Uno de los argumentos de la Administración es que con vehículos más eficientes la gente conduciría más, aumentando la posibilidad de accidentes, y otro que los coches tendrían que ser más ligeros y por lo tanto menos seguros. Pero en el 'Los Angeles Times' Luke Tonachel, del Consejo de Defensa de Recursos Naturales, ha explicado que "la flota de nuevos vehículos es la más eficiente que ha habido nunca y se han hecho más seguros cada año. Los argumentos (del gobierno) no son nuevos y han fracasado antes", ha dicho. 

La propuesta de Trump también se apoya en la idea de que la producción de los coches eficientes dispararía los precios y llevaría a más gente a conducir vehículos viejos y más peligrosos, pero datos federales recopilados por la Administración de Obama apuntaban a que los incrementos de precios palidecen frente a lo que se ahorraría en gasolina, lo que sí podría animar a adquirir los coches más caros.

Nuevos asaltos contra Obamacare

No solo es en el terreno de medioambiente donde Donald Trump está deshaciendo el legado de Barack Obama. Esta semana ha atacado otra vez la reforma sanitaria de su predecesor, que no logró que tumbara el Congreso pese a que los republicanos controlan las dos cámaras, dando luz verde a la venta de seguros a corto plazo que no tienen que cumplir los requisitos de Obamacare.

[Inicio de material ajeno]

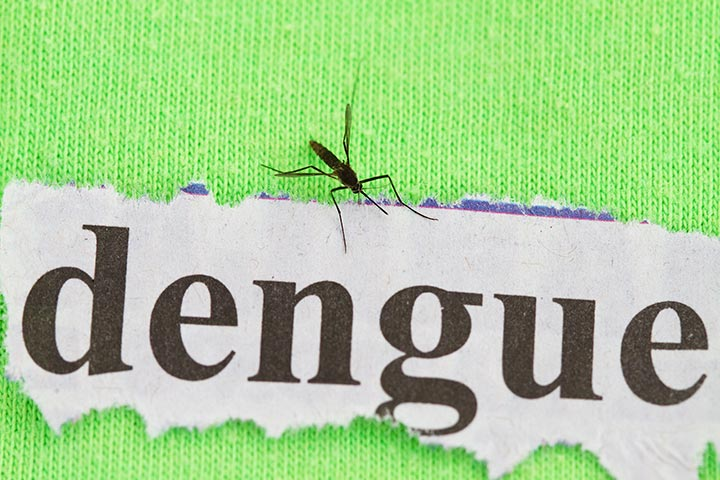 Superb 9 Serious Symptoms Of Dengue In Toddlers Ibusinesslaw Wood Chair Design Ideas Ibusinesslaworg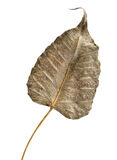Dry leaf. Isolated on white background Stock Images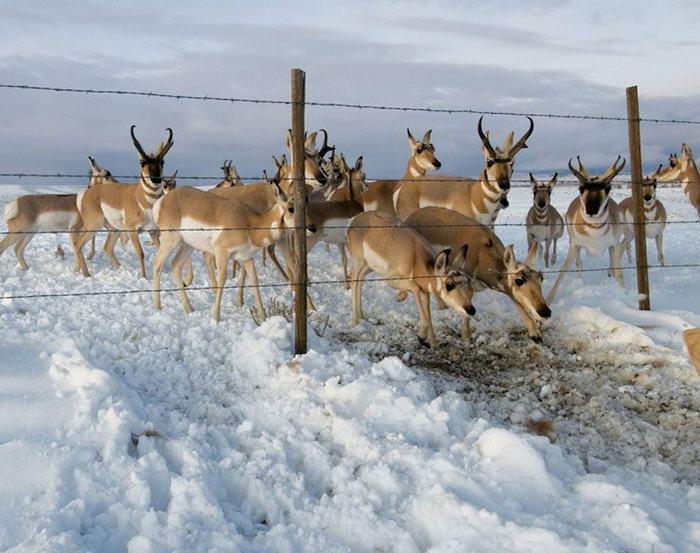 Впечатляващи снимки на миграцията на Вилорога антилопа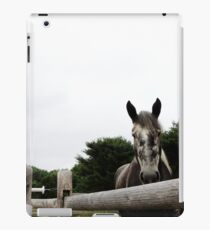 My Wonderful Yogi iPad Case/Skin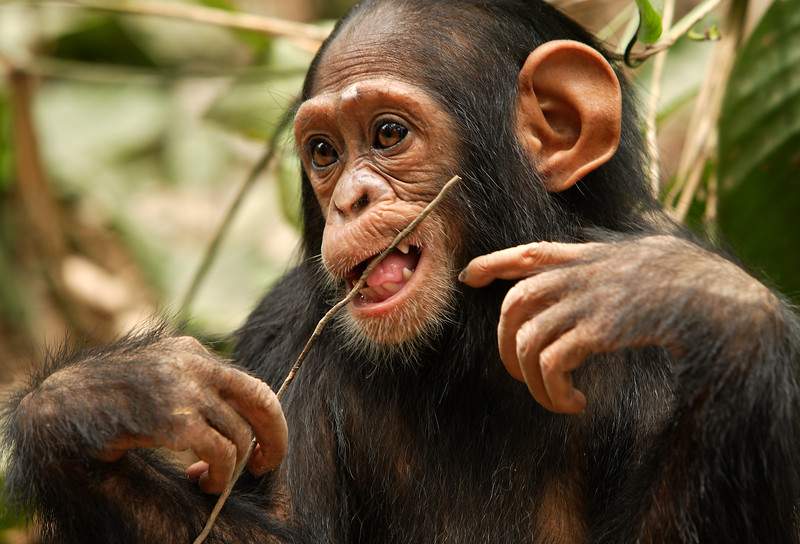 Chimpanzee - Mefou National Park, Cameroon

Se trata de un golpe regulatorio más a la reforma, no el primero, y la arremetida ha llevado a cuatro ciudades a presentar una demanda en los tribunales este jueves. Baltimore, Chicago, Cincinnati y Columbus denuncian que el gobierno está actuando de forma inconstitucional, “librando una campaña para sabotear y acabar anulando la ley”.

El acceso a seguros a corto plazo, que Obama limitaba a tres meses, se anunció el miércoles. Permitirá comprar polizas de hasta un año, prorrogables hasta tres, en las que las aseguradoras no tienen que cumplir requisitos a los que obligaba Obamacare, como aceptar asegurar a individuos con problemas médicos ya existentes, cubrir prestaciones específicas o no poner límites a pagos anuales. El temor es que esas polizas atraerán sobre todo a gente sana, a la que la normativa de Obama quería mantener en los mercados de seguros para equilibrar costes.

Ya antes la Administración de Trump y los republicanos han golpeado Obamacare con otras acciones ejecutivas y legislativas. Estás incluyen la anulación del mandato indivual que obligaba a asegurarse y el recorte de financiación para grupos que ayudan a publicitar, explicar e incentivar que los estadounidenses se aseguren a través de la ley de Obama. El gobierno de Trump, además, anució el año pasado que pondría fin a subsidios para aseguradoras que ayudaban a millones de personas de bajos ingresos a tener seguro, lo que ha disparado los pagos que esa gente tiene que hacer de su propio bolsillo.